More in the Pipeline
The MPEG-4 standards are not quite done. There are a few more projects in the pipe that are expected to reach maturation in the next few months. A couple are outlined in the following sections. The reader is urged to navigate to one of the sites given in the last section.

Advanced Video Coding: MPEG and ITU have been working together the last two years towards a common video compression standard. Known variously as H.26L, H.264, JVT, MPEG-4 Part 10, this specification is expected to reach International Standard within both the MPEG and ITU bodies sometime towards the first half of 2003. Tests indicate that this video compression scheme may provide almost 2-4 times the compression obtained using the MPEG-2 standards and is more efficient than the existing MPEG-4 schemes. At this stage, the computational complexities associated with the encoding and decoding are yet a bit high. This is not expected to be an issue in another two years given that the complexities in integrated circuits keep increasing with every revision. Digital signal processors from Texas Instruments, Philips and Equator Technologies are becoming more sophisticated with increased hardware support for specialized modules that aid in fast video encoding and decoding.

Intellectual Property Management and Protection (IPMP): MPEG has recognized that, along with facilitating the creation of high-value content, it is important to keep in mind that the delivery and usage of such content requires a good DRM framework in place that ensures the appropriateness of that usage. Given that, MPEG began with defining hooks (MPEG-2, MPEG-4) to incorporate proprietary DRM systems into the MPEG framework. From there, MPEG is moving towards a more encompassing standardization of the IPMP framework with the goal of interoperability. From the consumer's point of view, this requires ensuring that content from multiple sources will play on players from different manufacturers. From a manufacturer's point of view, it is important that the modules from different suppliers can be integrated in a product through clear interface agreements. These have been the focus of the IPMP work activities in MPEG.

Industry Adoption
Over the last couple of years, the multimedia industry has become a whole lot more knowledgeable about the MPEG-4 and its potential to influence the next generation of interactive digital television. With the convergence of the PC and the TV, the impetus to create and deliver content that is able to transcend the dichotomy of these two extremes is rather large.

Companies have built their product suites based on the MPEG-4 technologies, including the MPEG-4 Systems. Apple's Quicktime 6 release supports the decoding of MPEG-4 video and audio content. It is hoped that the support for MPEG-4 Systems will soon follow. Fraunhoffer (FhG) (www.iis.fhg.de) has always been at the forefront of digital audio. They, along with Dolby Corp. (www.dolby.com), have been strong proponents of MPEG-4 AAC audio.

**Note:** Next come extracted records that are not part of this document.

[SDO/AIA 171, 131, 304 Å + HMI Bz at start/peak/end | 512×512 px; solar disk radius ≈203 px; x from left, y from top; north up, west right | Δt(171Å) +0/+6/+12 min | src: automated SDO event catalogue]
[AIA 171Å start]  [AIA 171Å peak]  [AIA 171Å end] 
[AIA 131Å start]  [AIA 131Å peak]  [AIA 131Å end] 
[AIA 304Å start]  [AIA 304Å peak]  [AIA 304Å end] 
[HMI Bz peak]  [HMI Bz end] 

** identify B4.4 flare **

MPEG-4 video has found a foothold in the wireless industry. The 3GPP consortium (www.3gpp2.org) has agreed on one of the profiles of MPEG-4 video (ISO/IEC 14496-2) as the standard for video content. PacketVideo Corp. and Emblaze Inc, among others, have been at the forefront of developing technologies for the delivery of MPEG-4 video over wireless cellular networks. In Japan, digital cellular trials have involved the delivery of MPEG-4 video over cellular networks. With several companies announcing plans to release ASICs for hardware video and audio encoding, the development of set top boxes that support MPEG-4 in their framework is now picking up speed. Reference set top box designs and implementations are being made available and the general expectation is that MPEG-4 is well on its way to worldwide deployment.